アルを2階に誘いベッドに手錠で縛り付けます

キャシーが名前をニーナだと答えると、叫び出すアル

お友達は朝までこないわ、だって元医学部だもの

どうしたら酒で潰せるかくらい知っている

(ニーナも薬で泥酔させられたのだろう)

手術セットを広げるキャシー

 

手錠を解いたアルは、枕で彼女の顔を覆い窒息死させてしまいます

キャシーの死体を見つけたアルの親友はアルを励まし

「なにもなかった」と、ふたりはキャシーの死体を森まで運び焼きます

キャシーの両親から捜索願いが出され

ライアンのもとにも警察の捜査が入りますが

ライアンはキャシーが異常者だったと嘘をつき

アルとのつながりも隠します

 

だけどキャシーはすべて計算していたのです

なぜカフェのオーナーにハートのネックレスの半分を託したのか

なぜ車をアルの別荘の近くに乗り捨てたのか

履いてきた靴を森のほうに投げたのか

ハイヒールは履かず手に持って歩いたのか

そして弁護士のジョーダンのもとに送られてきた、手紙と携帯

相手は医者だもの、殺すのも遺体をバラバラにするのも隠すのも簡単

自分が殺されるとわかっていたのです

 

アルの盛大な結婚式が行われている最中

何台ものパトカーがやってきてアルは逮捕されます

焼け跡から発見されたネックレスが何よりの証拠でした

そのときライアンの携帯には

キャシーとニーナからのメッセージが届いていました

 

 

【解説】映画.COMより

Netflixオリジナルシリーズ「ザ・クラウン」でチャールズ皇太子の妻カミラ夫人役を演じ、テレビシリーズ「キリング・イヴ Killing Eve」では製作総指揮や脚本を担当するなど、俳優・クリエイターとして幅広く活躍するエメラルド・フェネルが、自身のオリジナル脚本でメガホンをとった長編映画監督デビュー作。
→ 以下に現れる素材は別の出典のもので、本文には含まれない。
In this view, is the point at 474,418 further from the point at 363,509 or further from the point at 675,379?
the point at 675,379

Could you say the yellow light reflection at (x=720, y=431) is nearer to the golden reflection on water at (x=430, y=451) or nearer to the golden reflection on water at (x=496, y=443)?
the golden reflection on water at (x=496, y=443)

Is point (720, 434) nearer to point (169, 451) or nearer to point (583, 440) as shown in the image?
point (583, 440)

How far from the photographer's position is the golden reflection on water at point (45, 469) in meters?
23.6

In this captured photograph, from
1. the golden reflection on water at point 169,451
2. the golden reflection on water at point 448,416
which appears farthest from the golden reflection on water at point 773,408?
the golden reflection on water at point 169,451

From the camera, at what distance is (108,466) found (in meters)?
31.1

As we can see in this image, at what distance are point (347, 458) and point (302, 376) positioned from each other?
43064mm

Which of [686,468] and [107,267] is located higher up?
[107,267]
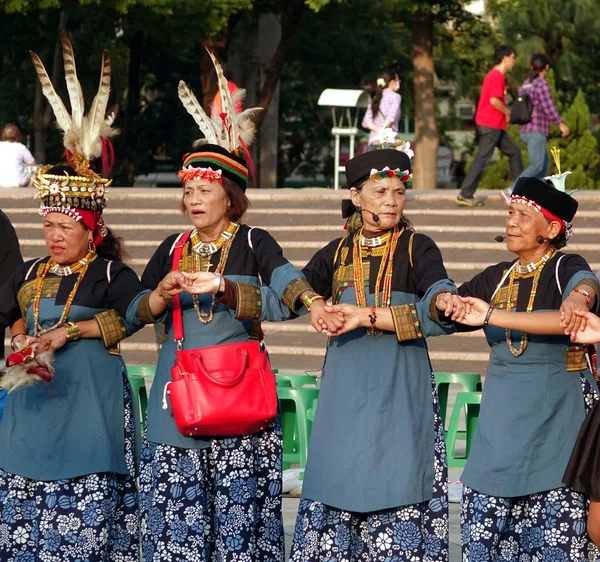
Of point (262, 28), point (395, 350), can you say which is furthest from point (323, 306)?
point (262, 28)

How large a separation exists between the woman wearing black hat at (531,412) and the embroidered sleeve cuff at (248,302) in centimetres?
83

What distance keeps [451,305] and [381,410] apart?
51cm

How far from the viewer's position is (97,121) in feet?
18.9

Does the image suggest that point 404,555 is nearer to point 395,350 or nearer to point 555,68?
point 395,350

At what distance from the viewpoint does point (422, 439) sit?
5070 mm

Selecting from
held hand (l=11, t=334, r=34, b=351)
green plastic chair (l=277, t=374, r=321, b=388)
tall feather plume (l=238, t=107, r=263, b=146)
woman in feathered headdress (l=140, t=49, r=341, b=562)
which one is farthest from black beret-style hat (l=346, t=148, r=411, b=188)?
green plastic chair (l=277, t=374, r=321, b=388)

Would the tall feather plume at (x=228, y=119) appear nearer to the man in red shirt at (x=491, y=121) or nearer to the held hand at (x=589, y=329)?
the held hand at (x=589, y=329)

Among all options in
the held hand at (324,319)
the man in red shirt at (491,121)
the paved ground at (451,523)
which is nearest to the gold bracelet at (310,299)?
the held hand at (324,319)

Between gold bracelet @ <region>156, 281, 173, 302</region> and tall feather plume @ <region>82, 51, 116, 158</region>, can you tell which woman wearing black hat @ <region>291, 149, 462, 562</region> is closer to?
gold bracelet @ <region>156, 281, 173, 302</region>

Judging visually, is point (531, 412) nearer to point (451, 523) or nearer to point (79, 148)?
point (79, 148)

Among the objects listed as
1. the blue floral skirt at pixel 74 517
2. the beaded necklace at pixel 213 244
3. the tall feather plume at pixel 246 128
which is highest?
the tall feather plume at pixel 246 128

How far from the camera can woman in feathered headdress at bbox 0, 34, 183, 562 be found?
5359mm

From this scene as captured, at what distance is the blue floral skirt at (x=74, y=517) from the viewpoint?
534 cm

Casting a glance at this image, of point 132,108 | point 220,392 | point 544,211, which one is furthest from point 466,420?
point 132,108
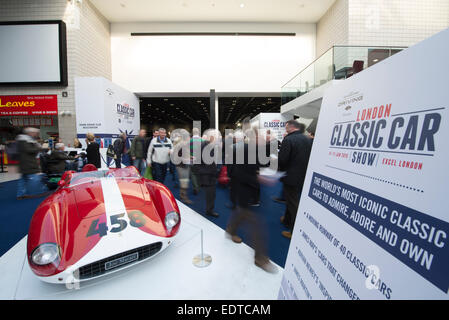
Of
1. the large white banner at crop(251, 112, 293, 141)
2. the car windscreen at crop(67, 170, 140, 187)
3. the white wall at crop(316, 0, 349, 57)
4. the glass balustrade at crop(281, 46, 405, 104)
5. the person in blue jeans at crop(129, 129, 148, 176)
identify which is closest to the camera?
the car windscreen at crop(67, 170, 140, 187)

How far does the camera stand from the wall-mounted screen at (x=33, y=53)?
7.89m

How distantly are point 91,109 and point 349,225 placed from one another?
9139 millimetres

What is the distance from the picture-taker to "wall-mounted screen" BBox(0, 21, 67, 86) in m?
7.89

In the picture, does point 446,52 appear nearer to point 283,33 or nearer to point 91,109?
point 91,109

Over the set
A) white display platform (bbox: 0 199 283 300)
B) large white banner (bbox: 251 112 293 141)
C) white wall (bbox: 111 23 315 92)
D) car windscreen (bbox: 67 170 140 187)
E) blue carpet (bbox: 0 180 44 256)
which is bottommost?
blue carpet (bbox: 0 180 44 256)

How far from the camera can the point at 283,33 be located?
11062 millimetres

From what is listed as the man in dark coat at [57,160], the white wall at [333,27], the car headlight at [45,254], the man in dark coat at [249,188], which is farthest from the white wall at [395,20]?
the car headlight at [45,254]

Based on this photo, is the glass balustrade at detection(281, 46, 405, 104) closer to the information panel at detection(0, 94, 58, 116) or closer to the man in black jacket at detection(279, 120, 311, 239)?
the man in black jacket at detection(279, 120, 311, 239)

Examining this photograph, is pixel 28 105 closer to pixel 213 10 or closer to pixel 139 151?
pixel 139 151

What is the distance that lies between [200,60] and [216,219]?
961 cm

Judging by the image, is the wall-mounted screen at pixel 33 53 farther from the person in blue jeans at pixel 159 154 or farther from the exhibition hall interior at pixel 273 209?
the person in blue jeans at pixel 159 154

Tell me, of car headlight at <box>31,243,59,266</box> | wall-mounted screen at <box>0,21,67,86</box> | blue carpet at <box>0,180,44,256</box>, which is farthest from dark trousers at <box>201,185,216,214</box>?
wall-mounted screen at <box>0,21,67,86</box>

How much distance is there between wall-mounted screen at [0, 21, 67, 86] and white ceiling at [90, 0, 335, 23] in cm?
275
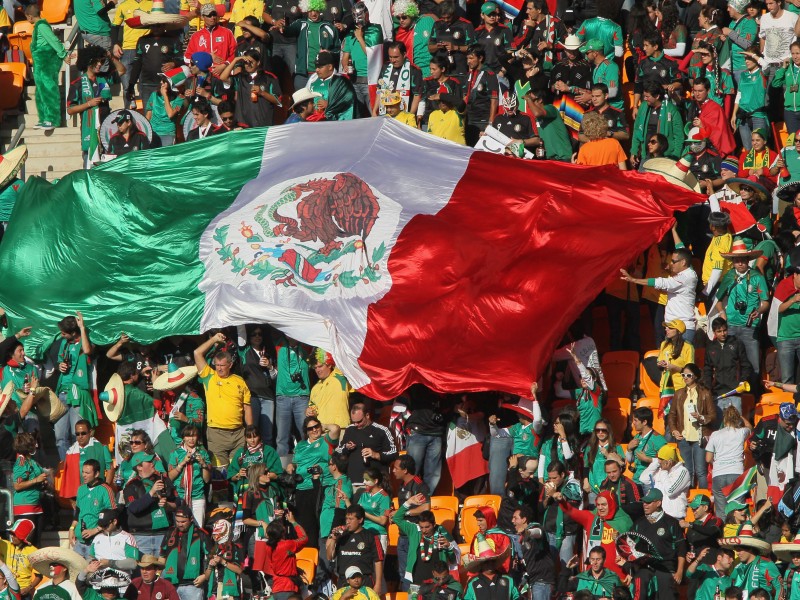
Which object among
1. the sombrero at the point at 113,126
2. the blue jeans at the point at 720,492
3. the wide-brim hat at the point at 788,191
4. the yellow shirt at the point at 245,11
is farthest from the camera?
the yellow shirt at the point at 245,11

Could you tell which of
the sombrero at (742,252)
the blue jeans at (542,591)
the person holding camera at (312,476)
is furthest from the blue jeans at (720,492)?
the person holding camera at (312,476)

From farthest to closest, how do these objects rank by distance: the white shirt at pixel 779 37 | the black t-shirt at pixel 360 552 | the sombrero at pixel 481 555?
1. the white shirt at pixel 779 37
2. the black t-shirt at pixel 360 552
3. the sombrero at pixel 481 555

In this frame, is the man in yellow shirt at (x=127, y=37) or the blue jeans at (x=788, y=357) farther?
the man in yellow shirt at (x=127, y=37)

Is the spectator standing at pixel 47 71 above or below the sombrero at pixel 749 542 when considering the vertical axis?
above

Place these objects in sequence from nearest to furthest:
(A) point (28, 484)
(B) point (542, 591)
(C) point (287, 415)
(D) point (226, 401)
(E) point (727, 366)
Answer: (B) point (542, 591) → (E) point (727, 366) → (A) point (28, 484) → (D) point (226, 401) → (C) point (287, 415)

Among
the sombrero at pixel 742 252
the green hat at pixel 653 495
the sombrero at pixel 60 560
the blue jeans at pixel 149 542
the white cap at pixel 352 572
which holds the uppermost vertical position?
the sombrero at pixel 742 252

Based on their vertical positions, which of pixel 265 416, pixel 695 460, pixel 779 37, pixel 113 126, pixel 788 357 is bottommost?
pixel 265 416

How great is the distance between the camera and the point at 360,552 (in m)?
21.9

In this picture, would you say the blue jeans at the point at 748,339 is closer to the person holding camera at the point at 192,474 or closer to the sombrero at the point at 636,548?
the sombrero at the point at 636,548

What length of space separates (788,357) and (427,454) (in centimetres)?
396

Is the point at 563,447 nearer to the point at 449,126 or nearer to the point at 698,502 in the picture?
the point at 698,502

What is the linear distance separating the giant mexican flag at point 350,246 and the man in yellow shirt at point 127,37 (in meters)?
2.61

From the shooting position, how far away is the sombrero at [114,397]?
24.2 m

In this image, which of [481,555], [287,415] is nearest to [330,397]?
[287,415]
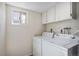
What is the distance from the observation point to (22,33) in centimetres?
104

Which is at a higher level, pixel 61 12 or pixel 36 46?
pixel 61 12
ごく平凡な生活を送っているかに見える女性キャシー。実はとてつもなく切れ者でクレバーな彼女には、周囲の知らないもうひとつの顔があり、夜ごと外出する謎めいた行動の裏には、ある目的があった。明るい未来を約束された若い女性(=プロミシング・ヤング・ウーマン)だと誰もが信じていた主人公キャシーが、ある不可解な事件によって約束された未来をふいに奪われたことから、復讐を企てる姿を描く。主人公キャシーを「17歳の肖像」「華麗なるギャツビー」のキャリー・マリガンが演じ、「スキャンダル」「アイ,トーニャ 史上最大のスキャンダル」や「スーサイド・スクワッド」で知られる女優マーゴット・ロビーが製作を務めている。2021年・第93回アカデミー賞で作品、監督、主演女優など5部門にノミネートされ、脚本賞を受賞した。